Seifenblasenkünstler

Aufnahmen auf der Straße haben mir 2012 mit am meisten Spaß gemacht, da ich zum ersten Mal mehr oder weniger unbeachtet das aufnehmen konnte, was mich interessiert hat.

"Im Flug"

Hier noch eine Aufnahme mit der E-PL3. Obwohl der Autofokus bei bewegten Motiven nicht ansatzweise mit der einer guten Spiegelreflex mithalten kann, habe ich doch das eine oder andere Motiv einfangen können. Ich werde das 2013 noch weiter üben. Mit einem 100-300 mm Zoom hat man fantastische Möglichkeiten. Solch ein Objektiv würde einem bei einer Spiegelreflex das Rückgrat brechen...und die Brieftasche leeren ;)
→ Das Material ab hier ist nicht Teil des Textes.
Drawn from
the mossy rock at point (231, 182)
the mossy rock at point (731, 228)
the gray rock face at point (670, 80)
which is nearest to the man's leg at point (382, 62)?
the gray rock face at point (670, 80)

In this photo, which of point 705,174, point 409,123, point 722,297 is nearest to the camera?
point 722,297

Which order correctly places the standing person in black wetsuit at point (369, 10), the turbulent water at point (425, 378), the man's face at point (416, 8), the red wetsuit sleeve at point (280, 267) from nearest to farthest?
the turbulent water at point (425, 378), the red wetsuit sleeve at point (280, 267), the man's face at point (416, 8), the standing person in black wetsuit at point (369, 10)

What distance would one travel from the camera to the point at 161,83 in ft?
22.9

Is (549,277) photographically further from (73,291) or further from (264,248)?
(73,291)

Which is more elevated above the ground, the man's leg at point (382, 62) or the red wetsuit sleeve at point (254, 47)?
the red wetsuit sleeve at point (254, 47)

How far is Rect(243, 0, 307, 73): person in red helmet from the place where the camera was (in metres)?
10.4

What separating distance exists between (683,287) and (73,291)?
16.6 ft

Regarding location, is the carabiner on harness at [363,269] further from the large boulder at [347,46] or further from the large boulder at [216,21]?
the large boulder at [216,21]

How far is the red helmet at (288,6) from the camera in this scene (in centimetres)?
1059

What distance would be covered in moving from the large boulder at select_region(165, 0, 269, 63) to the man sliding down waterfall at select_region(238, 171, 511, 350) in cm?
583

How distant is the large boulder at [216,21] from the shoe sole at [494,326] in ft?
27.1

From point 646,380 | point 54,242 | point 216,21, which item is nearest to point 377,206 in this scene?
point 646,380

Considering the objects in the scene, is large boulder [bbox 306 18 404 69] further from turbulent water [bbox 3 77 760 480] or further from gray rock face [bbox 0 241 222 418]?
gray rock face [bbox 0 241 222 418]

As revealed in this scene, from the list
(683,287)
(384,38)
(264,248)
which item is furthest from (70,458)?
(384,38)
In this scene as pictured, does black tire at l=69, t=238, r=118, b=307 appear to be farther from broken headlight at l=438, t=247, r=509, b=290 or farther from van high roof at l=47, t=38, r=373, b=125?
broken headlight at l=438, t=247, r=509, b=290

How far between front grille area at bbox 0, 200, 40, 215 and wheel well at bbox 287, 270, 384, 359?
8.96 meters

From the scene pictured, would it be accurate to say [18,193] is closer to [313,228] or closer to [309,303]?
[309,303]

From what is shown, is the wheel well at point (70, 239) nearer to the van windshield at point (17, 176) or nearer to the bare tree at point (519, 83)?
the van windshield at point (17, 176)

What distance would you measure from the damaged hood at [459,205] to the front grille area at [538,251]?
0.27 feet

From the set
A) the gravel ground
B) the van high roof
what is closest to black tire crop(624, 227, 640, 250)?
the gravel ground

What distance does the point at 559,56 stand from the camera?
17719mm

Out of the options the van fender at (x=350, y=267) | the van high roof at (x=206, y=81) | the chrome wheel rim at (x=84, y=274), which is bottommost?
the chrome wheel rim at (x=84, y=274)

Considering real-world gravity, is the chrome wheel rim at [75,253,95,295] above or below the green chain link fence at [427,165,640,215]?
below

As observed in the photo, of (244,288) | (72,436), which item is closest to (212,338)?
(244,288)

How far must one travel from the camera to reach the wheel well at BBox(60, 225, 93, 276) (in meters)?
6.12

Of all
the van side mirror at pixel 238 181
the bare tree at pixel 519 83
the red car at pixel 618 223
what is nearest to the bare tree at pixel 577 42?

Möwen mit Panasonic 45-200 Zoom


Tele ist neben Makro einer der Stärken des kleinen Kamerasystems, bzw. des kleinen Sensors. 400 oder sogar 600 mm im Kleinbildäquivalent und das passend für ein Damenhandtäschen, sind schon ein großer Spaßfaktor. Auch Makros profitieren vom kleinen Sensor (Brennweite, Schärfentiefe) und daher werde ich mich mit diesen Themen im neuen Jahr bestimmt verstärkt beschäftigen.

"Masse und Gleichgewicht"


"Schafe besetzen deutsche Bank"

Auch das war für mich 2012 eine neue Erfahrung, problemlos Aufnahmen aus schwierigen Positionen machen können. Durch das Klappdisplay hat man es schon sehr viel einfacher.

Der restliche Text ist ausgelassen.